La statistica è una gran bella cosa, ma bisogna stare molto attenti a cosa si sta analizzando ed essere sicuri che non esistano al suo interno variabili nascoste, capaci di alterarne il risultato, anche completamente. Non dico sicuramente che vi sia un approccio fraudolento o dovuto a scarsa serietà. Il più delle volte certe variabili si nascondono molto bene o, addirittura, non sono conosciute per niente (pensiamo solo al clima e a ciò che può influenzarlo). Ciò che voglio dire e che certi andamenti dovuti a un numero limitato di oggetti o a notevole dispersione devono sempre essere guardati e accettati con grande precauzione.
Faccio un esempio molto terra-terra: una statistica molto accurata ha mostrato che esiste una dipendenza molto stretta tra i negozi di ombrelli e i cinematografi. Quando ci sono più spettatori, sale decisamente anche il numero di vendite di ombrelli.

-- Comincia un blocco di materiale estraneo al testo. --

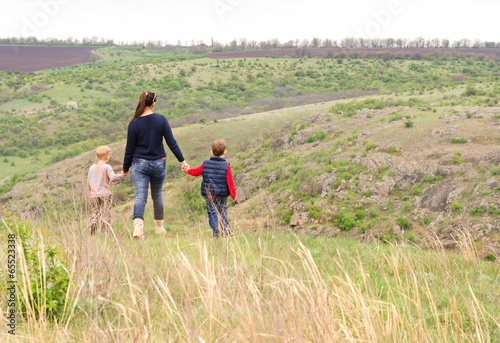Mother walking with two boys in the countryside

Una strana relazione che si spiega benissimo introducendo una variabile nascosta: la pioggia. La vera relazione è che quando piove ci si rifugia più facilmente in un cinema (e magari si comprano anche più ombrelli...).
Nell'articolo a cui accennavo, si nota con grande sorpresa che tra la metallicità delle stelle e quella dei loro pianeti gassosi giganti non vi è la relazione aspettata. Sembrerebbe quasi che i pianeti non siano figli delle loro mamme. Un bel problema per le teorie di formazione planetaria. Si presentano, perciò, altre possibili correlazioni tra diversi elementi e su sottoinsiemi. Probabilmente, sono tentativi del tutto plausibili e più che decisivi per risolvere il mistero, tuttavia... stiamo molto attenti a un certo tipo di relazione molto aleatoria che potrebbe essere accettata per vera troppo velocemente. Non me ne vogliano gli autori dell'articolo... ho solo preso un qualsiasi esempio in cui si vedono relazioni molto approssimative e confortate da dati molto scarsi.
Introduciamo allora un famoso paradosso e applichiamolo alle nostre amiche stelle, sempre molto scherzose... Un'applicazione del tutto fantasiosa, ma che potrebbe anche nascere da una certa visione dell'astrofisica stellare da parte di una razza aliena.
La prima idea la ebbe già nel 1903 George Yule, ma il paradosso venne studiato in dettaglio da Edward Simpson, nel 1951 (viene, infatti, anche chiamato di Yule-Simpson). Possiamo descriverlo in modo molto sintetico come segue:
Analizzando due insiemi di dati si verifica che essi, considerati separatamente, sono a sostegno di una ipotesi, mentre risultano essere a favore della conclusione opposta quando sono considerati insieme.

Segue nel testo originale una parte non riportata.